The rise of tweet seats is just one facet of a larger shift taking place in the performing arts—one that champions “audience engagement” and, in the minds of critics, subtly denigrates “passive spectating.” The new conventional wisdom is that it’s vital not just to put on the best show you can, but to give audiences the sort of intense, interactive, personal experience that makes them feel involved in the production. That means prepping your audience ahead of time, debriefing them afterwards, and giving them opportunities to comment or participate as well as observe. In some cases, audience engagement means inviting people to sing, play, or dance along with the performers; in others, to split their attention between the stage and (very small) screen.
Jacobs then goes somewhere smart:
Not surprisingly, many performers and older patrons of the arts hate this idea, which they regard as pandering to the young. But thankfully, the debate over participatory art needn’t devolve into a depressing bout of intergenerational warfare. The controversy raises a number of questions that are hard to answer: Is sustained focus even possible in mass audiences anymore? If not, what have we lost? But part of the discussion, taken on its own terms, boils down to a fairly tractable psychological question: Who, really, is more engaged? Is it the audience member holding a screen and responding to the action with his thumbs, or the one sitting silently in the dark with her eyes glued to the stage?

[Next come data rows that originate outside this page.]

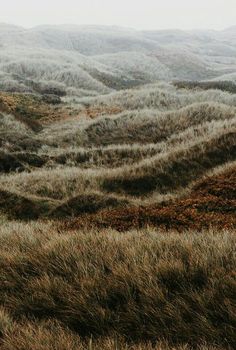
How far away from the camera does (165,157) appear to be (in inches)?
602

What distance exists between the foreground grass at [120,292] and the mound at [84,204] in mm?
4712

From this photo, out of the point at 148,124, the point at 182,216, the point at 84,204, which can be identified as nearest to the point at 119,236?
the point at 182,216

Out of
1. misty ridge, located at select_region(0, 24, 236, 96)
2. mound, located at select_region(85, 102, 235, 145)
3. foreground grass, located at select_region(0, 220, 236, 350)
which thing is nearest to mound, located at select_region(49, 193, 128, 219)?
foreground grass, located at select_region(0, 220, 236, 350)

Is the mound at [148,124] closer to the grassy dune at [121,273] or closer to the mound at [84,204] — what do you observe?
the grassy dune at [121,273]

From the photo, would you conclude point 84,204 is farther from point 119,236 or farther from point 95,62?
point 95,62

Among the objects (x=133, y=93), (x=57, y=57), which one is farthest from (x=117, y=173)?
(x=57, y=57)

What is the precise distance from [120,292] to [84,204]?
21.0 ft

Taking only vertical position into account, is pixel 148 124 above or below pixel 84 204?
below

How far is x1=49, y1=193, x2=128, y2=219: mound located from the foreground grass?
471cm

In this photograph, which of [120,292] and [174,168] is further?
[174,168]

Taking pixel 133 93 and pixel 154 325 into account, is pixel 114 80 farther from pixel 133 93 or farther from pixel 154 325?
pixel 154 325

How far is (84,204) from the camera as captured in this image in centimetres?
1045

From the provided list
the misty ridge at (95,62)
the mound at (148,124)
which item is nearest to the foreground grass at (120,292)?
the mound at (148,124)

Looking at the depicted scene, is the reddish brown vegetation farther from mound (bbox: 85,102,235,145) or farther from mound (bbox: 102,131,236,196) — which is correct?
mound (bbox: 85,102,235,145)
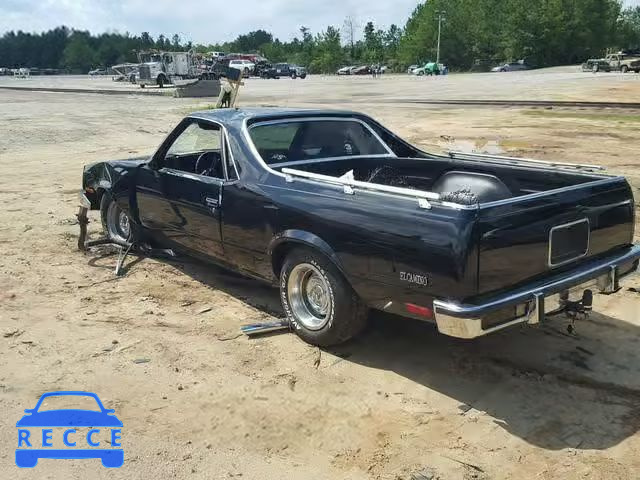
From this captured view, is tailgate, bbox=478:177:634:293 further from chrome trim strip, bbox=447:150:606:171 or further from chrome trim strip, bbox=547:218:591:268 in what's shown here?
chrome trim strip, bbox=447:150:606:171

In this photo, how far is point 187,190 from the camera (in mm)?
5434

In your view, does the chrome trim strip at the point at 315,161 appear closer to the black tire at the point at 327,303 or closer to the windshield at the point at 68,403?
the black tire at the point at 327,303

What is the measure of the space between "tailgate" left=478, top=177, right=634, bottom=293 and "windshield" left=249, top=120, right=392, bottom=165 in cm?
212

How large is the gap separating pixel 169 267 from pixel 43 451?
326 cm

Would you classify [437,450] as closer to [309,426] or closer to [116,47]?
[309,426]

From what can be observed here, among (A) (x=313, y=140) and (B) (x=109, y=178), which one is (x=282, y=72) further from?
(A) (x=313, y=140)

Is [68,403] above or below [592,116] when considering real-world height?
below

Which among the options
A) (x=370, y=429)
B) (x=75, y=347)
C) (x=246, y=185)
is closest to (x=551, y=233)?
(x=370, y=429)

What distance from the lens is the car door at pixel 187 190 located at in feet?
17.1

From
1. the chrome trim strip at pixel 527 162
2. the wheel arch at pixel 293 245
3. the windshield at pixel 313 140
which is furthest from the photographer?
the windshield at pixel 313 140

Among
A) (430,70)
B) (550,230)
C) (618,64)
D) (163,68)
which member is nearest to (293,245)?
(550,230)

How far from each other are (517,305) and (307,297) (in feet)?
5.10

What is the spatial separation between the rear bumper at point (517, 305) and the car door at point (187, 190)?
2269 millimetres

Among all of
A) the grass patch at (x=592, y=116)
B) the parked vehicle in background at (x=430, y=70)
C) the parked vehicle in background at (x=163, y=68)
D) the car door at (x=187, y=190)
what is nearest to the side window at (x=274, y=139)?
the car door at (x=187, y=190)
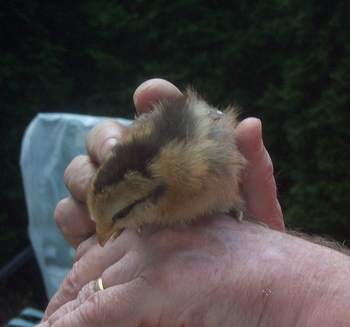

After a while, we're in mirror neurons and transcendental experiences. There are a lot of questions and opinions, and few answers and little data. But Jacobs does make the interesting point that our passive behaviour in front of art is a relatively recent phenomena:

This isn't the first time that the relationship between artist and spectator has undergone a cultural shift. No one in Elizabethan England was talking about “ye olde engagement,” but that may be because the interactive nature of theater was taken for granted. At the first productions of Hamlet and Romeo and Juliet, audiences were anything but docile. This dynamic shifted in the late 19th century for several reasons, including the rise of the romantic artist-as-superhero myth. (You don’t talk back to Beethoven; you worship him.) Ironically, the pacification of the audience was largely the result of an earlier technological breakthrough.
As chronicled by Lynne Conner, chair of the Department of Theater and Dance at Colby College, the key moment occurred in 1881, when the Savoy Theatre in London—home of the still-famous Gilbert and Sullivan operettas—“became the first theater fully equipped with discretely wired electric lighting on stage and in the auditoriums.” For the first time in history, the actors on stage could be brightly lit while the audience sat in darkness. They talked or played; we minded our manners.

This reminded me of a 2010 article by music critic Alex Ross, talking about how audience behaviour in performances of classical music has changed. Somewhat presciently, in an article written just over 3 years ago, Ross ends with a section titled 'Tweet your enthusiasm' (although he doesn't necessarily endorse this: his suggestion was for "more old-fashioned – more local, communal" performances). As the 2013 AAM Trendwatch document suggested though, all of us working in the arts are going to have to figure out ways to balance the artists' and the audiences expectations and enjoyment.